Nein, aber ich find Hunde ganz cool. Ich hab mir vorgestellt, wie’s wär, wenn ich einen eigenen hätte. Ich glaub Hunde halten ist aber krass belastend, deshalb erfinde ich halt eine Form, in der das nicht so belastend ist: Digital. Ich hab irgendwann angefangen mit so alten 3D-Programmen zu arbeiten, ich wollte meine Videos ein bisschen erweitern mit eigenen 3D-Modellen. Kurt ihm sein Hund kommt aus dem ganz billigen Scheißprogramm Poser von vor 15 Jahren oder so. Da gibt es eben auch Tiermodelle, und ich dachte es muss eigentlich eine Twitterserie geben und ein Hund ist nice.

Zum Abschluss die Swag-Rap-Interview-Standardfrage: Hörst du privat überhaupt (Deutsch-)Rap?
Wenn ich da was höre, dann Haftbefehl, alte Bushido-Sachen, aktuell Juicy und Haiyti. Ich hör in ein paar Sachen rein, aber ich find, ein Deutschrapalbum am Stück zu hören in der Regel eine belastende Angelegenheit. Das sind echt so Sachen, die ertrag ich einfach nicht. Bones und A$ap Rocky feier ich gerade unfassbar. Und das neue Kanye West-Album finde ich toll, und auch das davor. Ich liebe ihn auch als Künstler generell.

Ich hab den Hate auch nicht ganz verstanden, da sind echt Banger drauf, und es stimmt auch im Gesamtbild.
Ja, ich find die Produktion auch unfassbar. Das Klangbild ist einfach genial, und wie’s geschrieben ist. Unfassbar. Aber allgemein höre ich auch Ami-Rap eher in überschaubaren Ausmaßen.

Letzte Frage: Zukunft. Was sind deine Pläne? Wie groß willst du mit Kurt Prödel werden? Wie groß kann Kurt Prödel überhaupt werden?
Das ist eine gute Frage. Kommt halt drauf an, was für Projekte entstehen. Was ich auf jeden Fall gerne machen würde ist, eine zweite Staffel Kurt ihm sein Hund komplett durchschreiben und produzieren. Die dann eine Geschichte erzählen, aufgeteilt in zehn Folgen á 30 Sekunden, mit Cliffhangern. Das ist der Plan. Und dann will ich das Kurt ihm sein Hund-Wackelbild-Game noch ein bisschen erweitern.

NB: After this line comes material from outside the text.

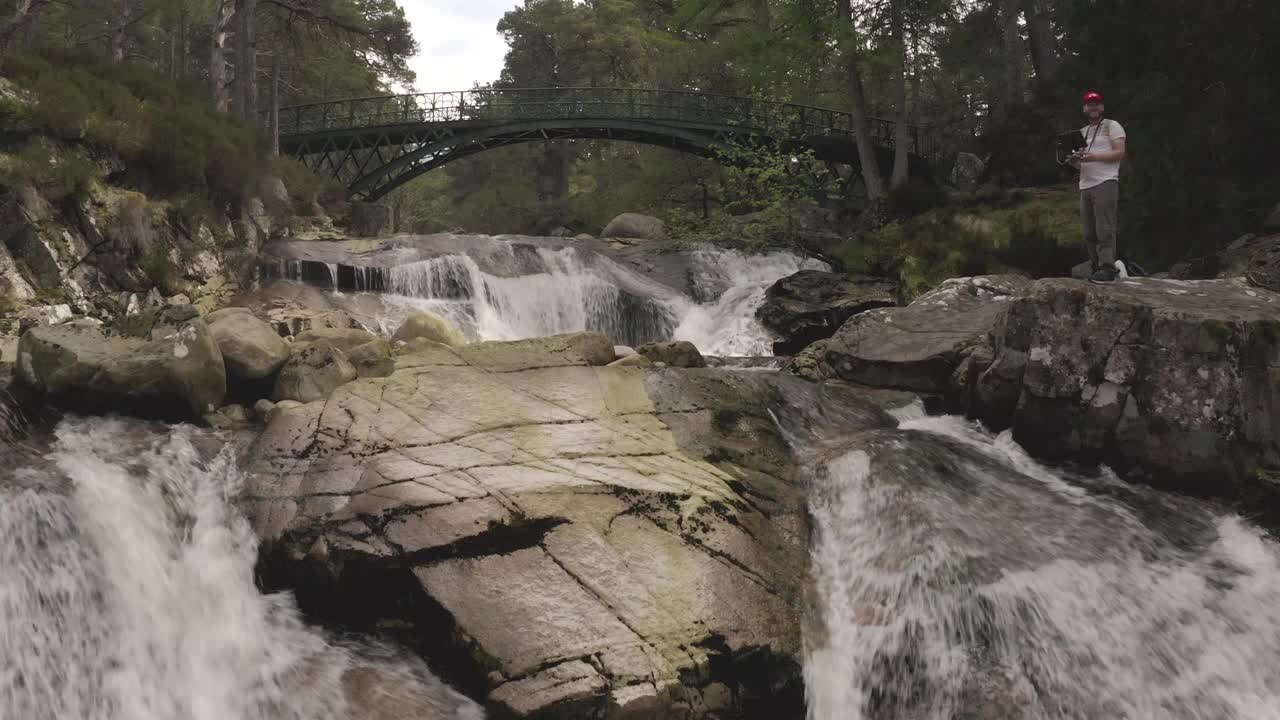 空中回拉拍摄的河流和Garbh Allt瀑布桥在气球森林，在苏格兰，英国的野生自然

Die von der Ausstellung sind 50 mal 50 Zentimeter, aber ich hab herausgefunden, dass man auch bis einen mal zwei Meter drucken kann. Da kann man dann vor der Wand so hin und her gehen. Es ist geil, aber auch belastend.

Mal schauen wo’s hinführt. Kann auch sein, dass ich morgen aufwache und alles lösche. Ich bin jederzeit bereit, mich von diesem Projekt komplett zu trennen, ich häng da an gar nichts. Ich kann das nur frei machen, und in dem Projekt frei sein, wenn ich immer bereit bin, komplett damit aufzuhören.

Ich finde das Wort belastend so passend für Kurt Prödel. Kunst muss ja nicht immer angenehm sein. Unangenehm finde ich aber das falsche Wort, man zieht es sich ja trotzdem freiwillig rein.
Das ist der Grund, warum man manche Punk-Alben anmacht, die komplett überpegelt sind, die auf Kopfhörer ballert und sie einen weghauen. Weil sie einen auf eine komische Art und Weise berühren, die man normalerweise nicht nachfühlt. Das ist dann vielleicht ein bisschen belastend. Eigentlich ist belastend ein schönes Wort, und ich würd’s auch gut finden, wenn die Sachen, die Kurt Prödel macht, einfach belastend bleiben. Und an dem Punkt, wo sie nicht mehr belastend sind, kann ich eigentlich aufhören.